Spatial relation data —
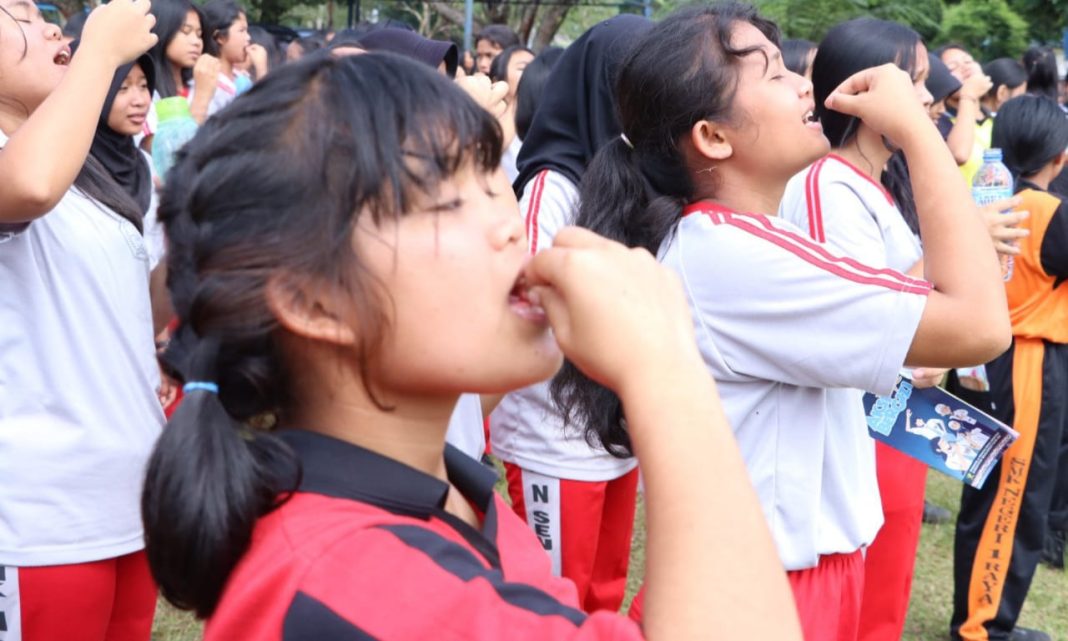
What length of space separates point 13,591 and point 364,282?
136 cm

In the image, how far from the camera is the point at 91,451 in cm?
214

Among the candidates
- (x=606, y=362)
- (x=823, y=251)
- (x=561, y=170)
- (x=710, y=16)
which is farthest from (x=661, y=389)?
(x=561, y=170)

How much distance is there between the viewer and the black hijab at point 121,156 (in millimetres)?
3119

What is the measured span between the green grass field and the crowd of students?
0.24 meters

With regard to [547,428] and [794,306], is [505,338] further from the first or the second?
[547,428]

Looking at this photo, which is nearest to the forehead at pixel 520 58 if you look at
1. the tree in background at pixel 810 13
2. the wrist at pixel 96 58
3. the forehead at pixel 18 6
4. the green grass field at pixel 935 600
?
the tree in background at pixel 810 13

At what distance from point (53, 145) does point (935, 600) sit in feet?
12.3

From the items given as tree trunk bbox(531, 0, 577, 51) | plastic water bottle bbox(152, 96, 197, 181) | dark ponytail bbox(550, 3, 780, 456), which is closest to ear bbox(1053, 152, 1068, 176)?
dark ponytail bbox(550, 3, 780, 456)

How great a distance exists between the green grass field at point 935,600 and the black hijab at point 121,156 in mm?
1495

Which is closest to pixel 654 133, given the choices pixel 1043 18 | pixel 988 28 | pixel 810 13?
pixel 810 13

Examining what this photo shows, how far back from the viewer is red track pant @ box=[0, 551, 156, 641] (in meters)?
2.07

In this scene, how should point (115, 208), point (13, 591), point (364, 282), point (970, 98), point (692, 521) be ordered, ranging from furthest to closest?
point (970, 98)
point (115, 208)
point (13, 591)
point (364, 282)
point (692, 521)

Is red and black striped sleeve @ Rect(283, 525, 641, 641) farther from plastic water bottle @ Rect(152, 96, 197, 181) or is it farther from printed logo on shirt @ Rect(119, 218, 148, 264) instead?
plastic water bottle @ Rect(152, 96, 197, 181)

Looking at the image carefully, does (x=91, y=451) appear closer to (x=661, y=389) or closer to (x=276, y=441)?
(x=276, y=441)
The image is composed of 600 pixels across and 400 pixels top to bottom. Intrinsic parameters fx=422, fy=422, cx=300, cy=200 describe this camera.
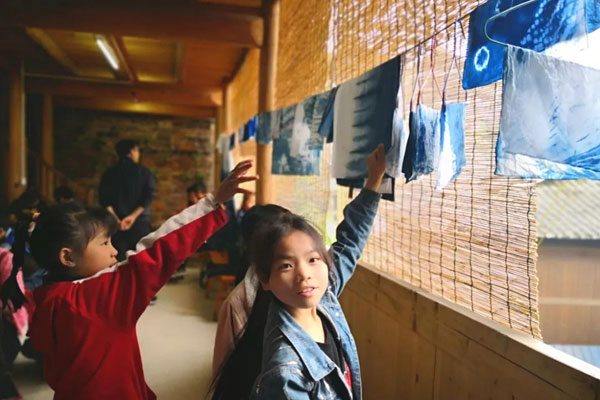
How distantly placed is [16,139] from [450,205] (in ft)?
21.3

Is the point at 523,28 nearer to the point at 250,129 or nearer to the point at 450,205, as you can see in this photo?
the point at 450,205

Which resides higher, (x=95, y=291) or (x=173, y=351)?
(x=95, y=291)

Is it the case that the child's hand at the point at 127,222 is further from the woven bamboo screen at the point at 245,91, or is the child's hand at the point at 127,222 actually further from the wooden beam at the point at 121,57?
the wooden beam at the point at 121,57

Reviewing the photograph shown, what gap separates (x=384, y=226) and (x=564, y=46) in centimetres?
114

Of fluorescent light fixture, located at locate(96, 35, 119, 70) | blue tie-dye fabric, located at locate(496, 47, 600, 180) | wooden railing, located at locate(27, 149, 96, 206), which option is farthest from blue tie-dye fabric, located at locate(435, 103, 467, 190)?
wooden railing, located at locate(27, 149, 96, 206)

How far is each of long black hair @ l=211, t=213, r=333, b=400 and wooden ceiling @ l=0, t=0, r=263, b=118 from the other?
11.1 ft

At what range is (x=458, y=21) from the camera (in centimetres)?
125

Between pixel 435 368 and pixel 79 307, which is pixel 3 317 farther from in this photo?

Problem requirements — Reproduce the lines of the material from the line containing "Looking at the" through the end of the material, including both ends, without changing a word. Leave the pictures out of your answer.

Final result —
Looking at the image carefully, does (x=91, y=451) appear closer to (x=661, y=389) or closer to (x=276, y=441)?
(x=276, y=441)
The image is composed of 600 pixels across and 400 pixels top to bottom. Intrinsic parameters fx=422, fy=422, cx=300, cy=200 describe this camera.
How distantly placed is [16,139] from [450,205] (in ft)?
21.3

Is the point at 523,28 nearer to the point at 250,129 or nearer to the point at 450,205, as you can see in this photo?
the point at 450,205

Which resides higher, (x=95, y=291) or (x=173, y=351)?
(x=95, y=291)

Is it the case that the child's hand at the point at 127,222 is further from the woven bamboo screen at the point at 245,91, or is the child's hand at the point at 127,222 actually further from the wooden beam at the point at 121,57?
the wooden beam at the point at 121,57

Reviewing the photograph shown, what gap separates (x=384, y=226) and (x=564, y=46) in centimetres?
114

Of fluorescent light fixture, located at locate(96, 35, 119, 70) | blue tie-dye fabric, located at locate(496, 47, 600, 180) | wooden railing, located at locate(27, 149, 96, 206), which option is farthest from blue tie-dye fabric, located at locate(435, 103, 467, 190)?
wooden railing, located at locate(27, 149, 96, 206)

How far is each of long black hair @ l=211, t=213, r=333, b=400 and wooden ceiling @ l=0, t=0, r=263, b=118 from the other?
11.1 ft

At what range is (x=458, y=21) from the camera (in centimetres)?
125

Between pixel 435 368 and pixel 79 307, which is pixel 3 317 farther from in this photo?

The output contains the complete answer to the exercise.